Lourenço da Silva Braga vinha da escola política mais pura e determinada: a do Partido Trabalhista Amazonense (PTA) que ele ajudou a fundar a partir de 1931 e pelo qual exerceu parte do mandato de vereador de Manaus, a despeito de haver aberto mão de fazer campanha para deixar melhor posição para os “doutores anelados” que se aproximavam do PTA. Muitos anos depois, afastado das lides partidárias por desgostos que sempre acontecem a quem se posiciona com rigor ético nesse meio, mesmo assim ele não perdeu o interesse pela política nem arrefeceu o ânimo de defender a liberdade, a democracia e o direito do trabalhador, sempre utilizando o voto como instrumento.

Sua primeira inscrição como eleitor não me chegou às mãos, mesmo após muitos anos de pesquisa, e deve ter sido feita lá pelos idos de 1910-1914, quando completou a idade fixada por lei para este fim, ainda na Primeira República. Foi nessa fase que iniciou a carreira de dirigente sindical, toda ela dedicada à defesa dos marítimos e em posição na qual se tornou decisivo em diversas ocasiões, como em duas duras greves, em movimentos pacíficos junto às autoridades constituídas e em campanhas contrárias ao sindicalismo oficial.

A que tenho diante de mim é a inscrição eleitoral de 1932, determinada pelo Código Eleitoral Brasileiro, visando as eleições constituintes federais e estaduais que se seguiram com sua intensa participação para eleger bancada trabalhista. A inscrição foi deferida pela justiça e registrada na delegacia de Polícia, como era norma da época, após edital publicado na imprensa juntamente com o nome de outros cidadãos e das primeiras mulheres a galgarem esse status.

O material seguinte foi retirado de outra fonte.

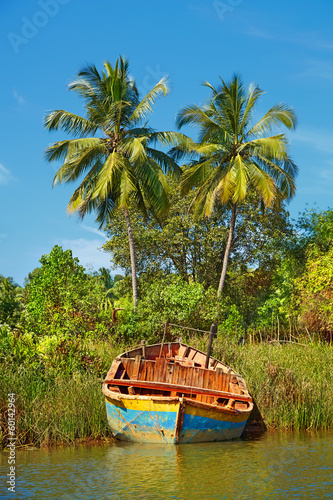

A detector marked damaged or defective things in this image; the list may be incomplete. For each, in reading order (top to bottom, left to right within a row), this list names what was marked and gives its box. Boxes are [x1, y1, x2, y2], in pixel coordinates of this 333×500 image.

rusty metal on hull [102, 340, 252, 446]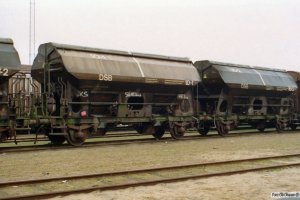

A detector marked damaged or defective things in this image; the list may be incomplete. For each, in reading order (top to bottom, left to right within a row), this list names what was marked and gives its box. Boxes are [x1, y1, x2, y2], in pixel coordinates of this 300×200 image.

rusty metal surface [0, 37, 21, 77]
rusty metal surface [32, 43, 202, 85]
rusty metal surface [195, 60, 298, 91]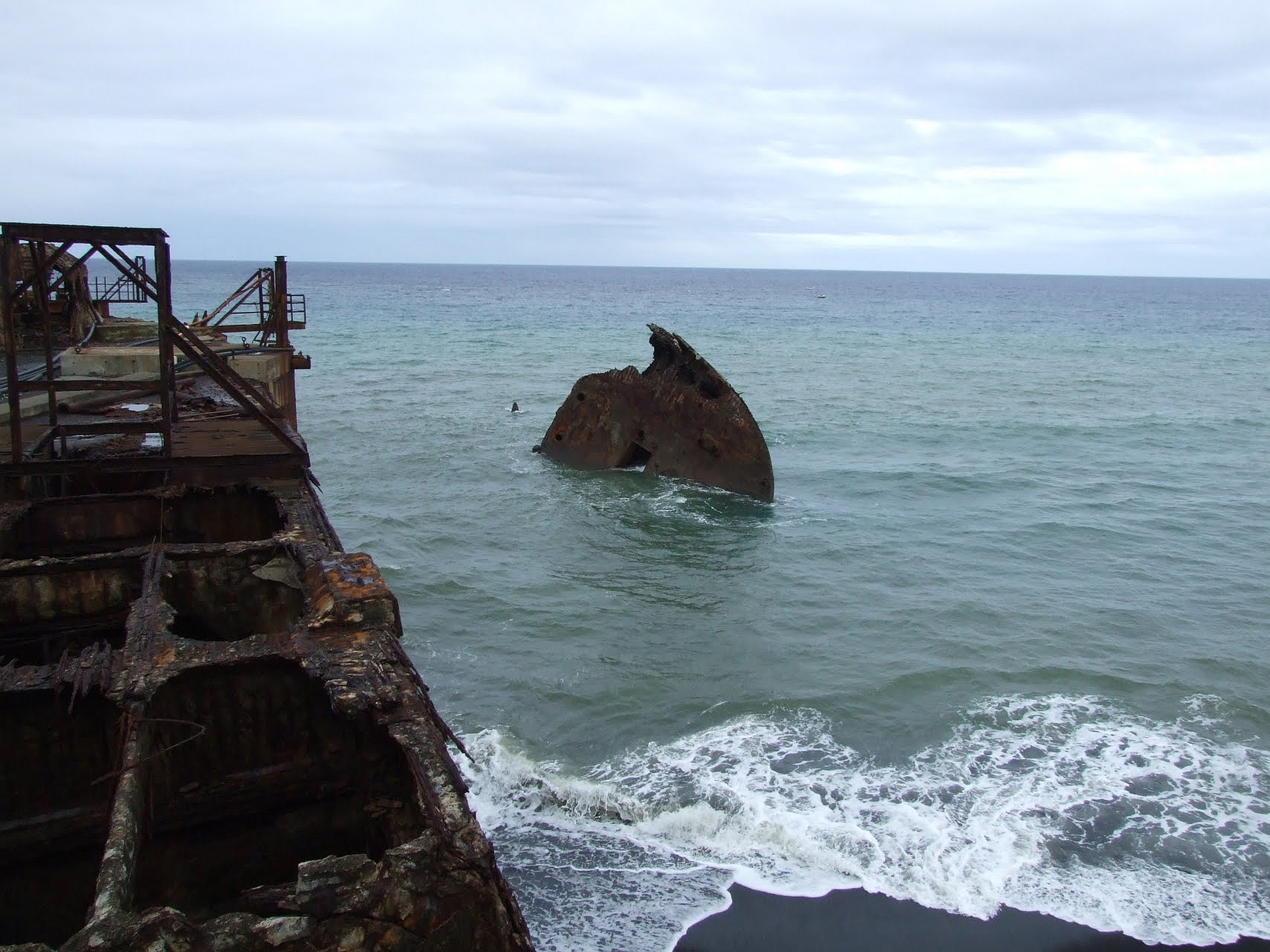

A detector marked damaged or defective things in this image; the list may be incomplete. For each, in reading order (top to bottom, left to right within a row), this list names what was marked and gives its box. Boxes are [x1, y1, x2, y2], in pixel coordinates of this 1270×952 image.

rusted metal structure [533, 325, 772, 502]
rusty steel beam [533, 325, 772, 502]
peeling rust flake [533, 325, 772, 502]
rusted ship bow [0, 225, 530, 952]
rusted metal structure [1, 225, 536, 952]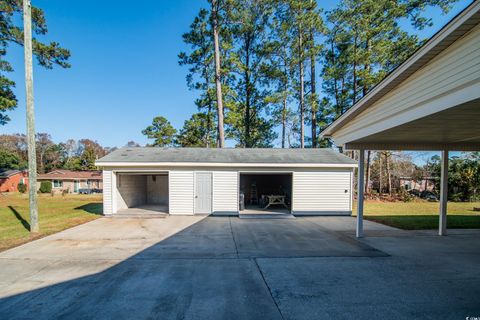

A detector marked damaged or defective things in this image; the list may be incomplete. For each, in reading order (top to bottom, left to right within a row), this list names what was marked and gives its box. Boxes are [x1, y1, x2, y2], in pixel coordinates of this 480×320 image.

driveway crack [255, 258, 284, 320]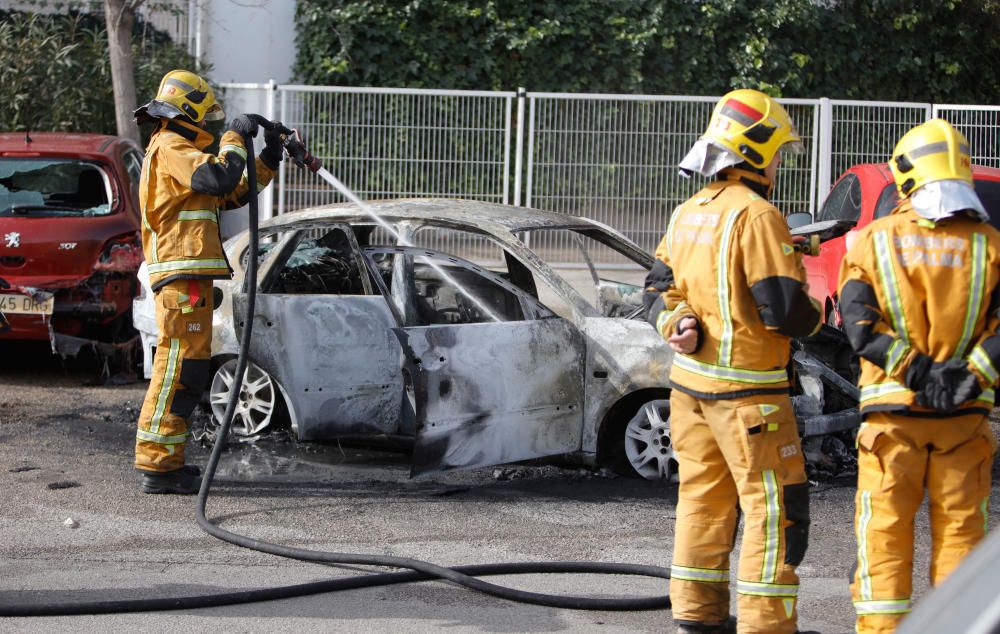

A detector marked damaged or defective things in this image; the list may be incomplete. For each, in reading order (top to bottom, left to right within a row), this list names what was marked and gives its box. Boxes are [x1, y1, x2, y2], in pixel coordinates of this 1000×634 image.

burned car [0, 131, 145, 356]
damaged red car [0, 131, 146, 354]
burnt tire [207, 356, 290, 434]
burnt car wheel [208, 356, 290, 434]
burned car [135, 200, 860, 476]
burnt tire [604, 396, 676, 478]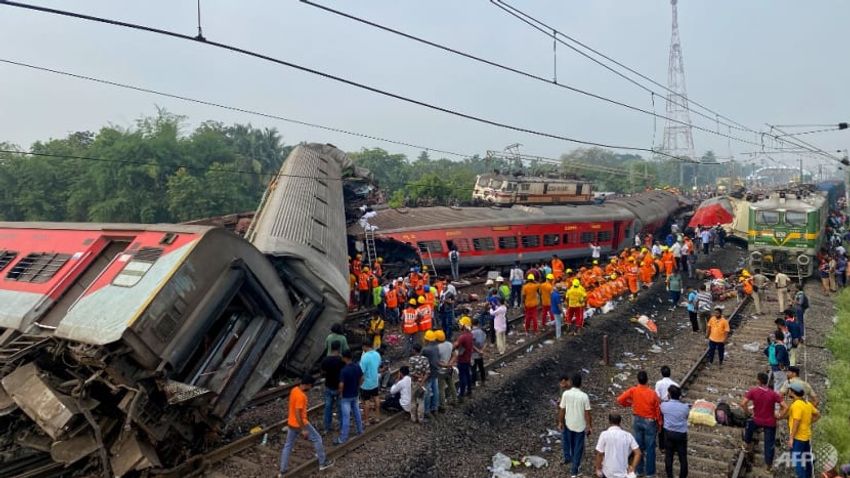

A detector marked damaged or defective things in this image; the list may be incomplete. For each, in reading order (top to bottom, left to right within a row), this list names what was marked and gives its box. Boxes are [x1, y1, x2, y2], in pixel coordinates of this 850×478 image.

damaged window [6, 252, 70, 282]
damaged window [112, 248, 164, 286]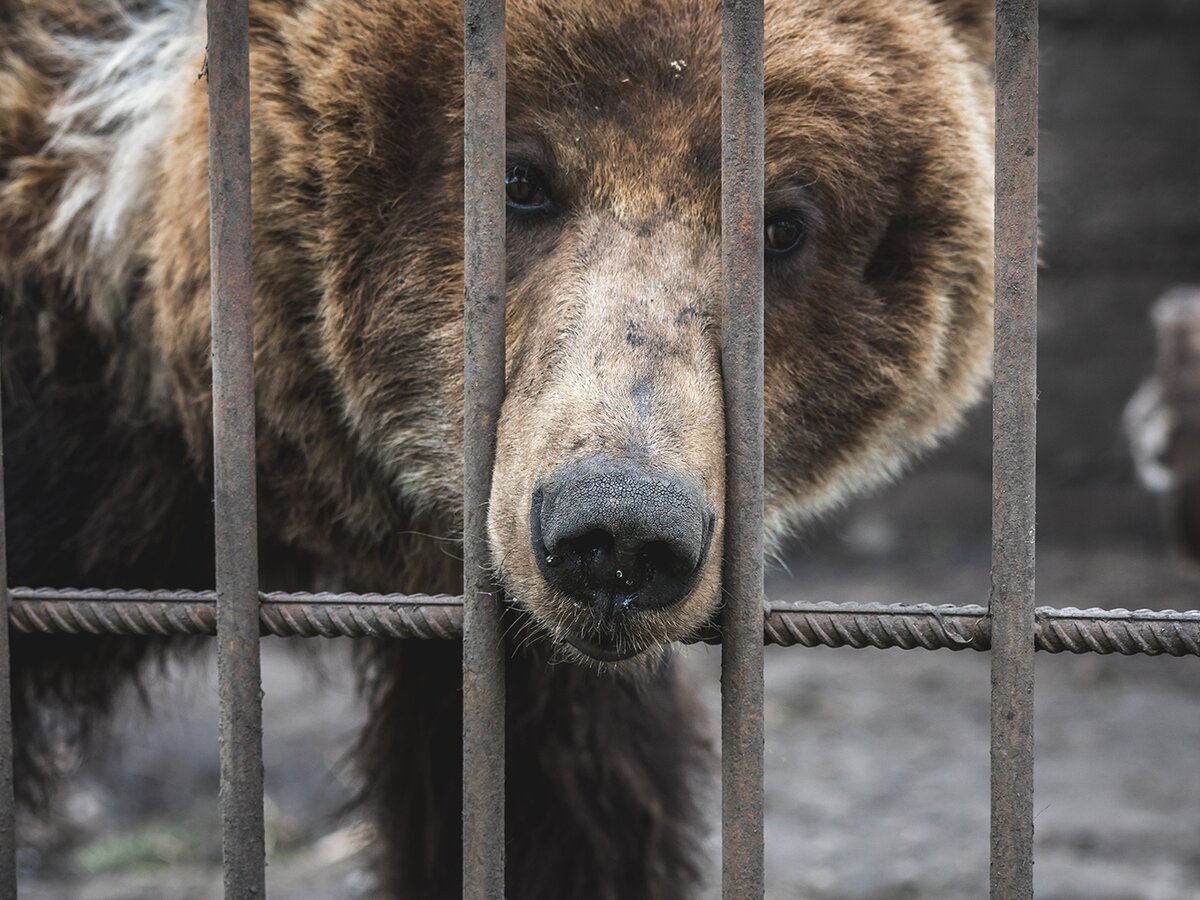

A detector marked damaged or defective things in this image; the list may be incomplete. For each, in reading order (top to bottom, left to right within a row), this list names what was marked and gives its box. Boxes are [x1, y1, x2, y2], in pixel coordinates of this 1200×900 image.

rusted steel rod [205, 0, 264, 897]
rusty metal bar [207, 0, 266, 897]
rusty metal bar [456, 0, 504, 897]
rusted steel rod [456, 0, 504, 897]
rusted steel rod [9, 592, 1200, 657]
rusty metal bar [9, 592, 1200, 657]
rusty metal bar [715, 0, 763, 897]
rusted steel rod [715, 0, 763, 897]
rusty metal bar [988, 0, 1036, 897]
rusted steel rod [988, 0, 1036, 897]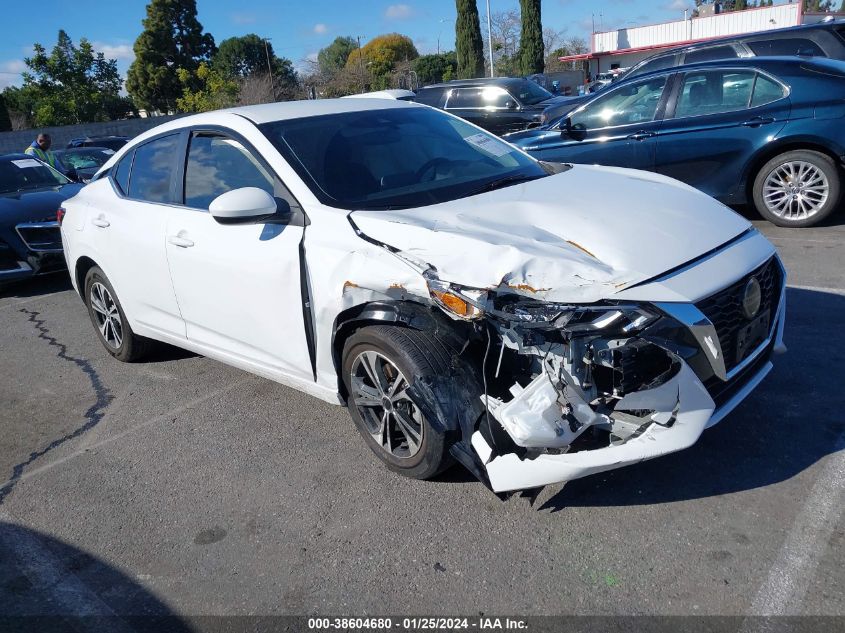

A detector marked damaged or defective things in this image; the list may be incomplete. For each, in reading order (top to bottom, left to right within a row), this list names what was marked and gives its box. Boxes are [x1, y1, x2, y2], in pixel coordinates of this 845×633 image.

white damaged sedan [59, 99, 784, 494]
crumpled hood [350, 162, 752, 302]
crack in asphalt [0, 308, 113, 506]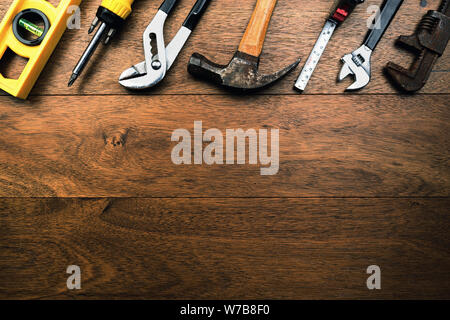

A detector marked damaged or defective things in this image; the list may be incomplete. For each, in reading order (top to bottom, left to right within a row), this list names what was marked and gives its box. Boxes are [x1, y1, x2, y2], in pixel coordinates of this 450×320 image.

rusty pipe wrench [118, 0, 212, 89]
rusty pipe wrench [294, 0, 364, 92]
rusty pipe wrench [338, 0, 404, 90]
rusty pipe wrench [384, 0, 448, 92]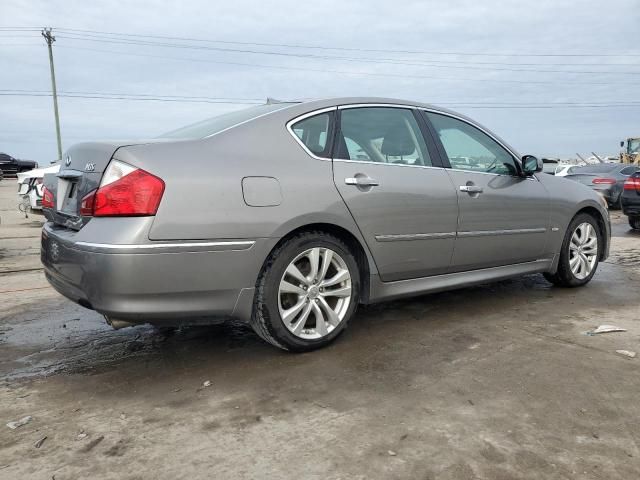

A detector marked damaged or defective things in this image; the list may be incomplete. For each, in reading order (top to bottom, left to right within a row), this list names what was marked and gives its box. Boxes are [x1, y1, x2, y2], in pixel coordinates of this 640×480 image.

Anos mais tarde, ainda sob o número 1.616, estava determinado a votar na Décima Sexta Secção da Segunda Zona da Capital, cujo documento original revejo diante de mim, emocionado, e com o qual ele se apresentou perante os mesários, anos seguidos, praticamente até as últimas eleições anteriores a seu encantamento aos quase 98 anos, ainda que a idade avançada o dispensasse dessa obrigação. O mesmo sucedeu com Sebastiana que compareceu a todas as eleições, orgulhosa desse direito.

Nesse dia especial em que todos devemos e rendemos homenagem aos pais, e sendo tempo de prepararmos o título eleitoral e apurarmos a consciência para o exercício do voto que represente o bem do Brasil e do Amazonas, declaro meu extremado amor, admiração, respeito e saudade ao meu eleitor exemplar, confiando no nosso reencontro nos paramos dos campos espirituais para beijar-lhe a fronte e tomar-lhe a benção encantado de felicidade e gratidão.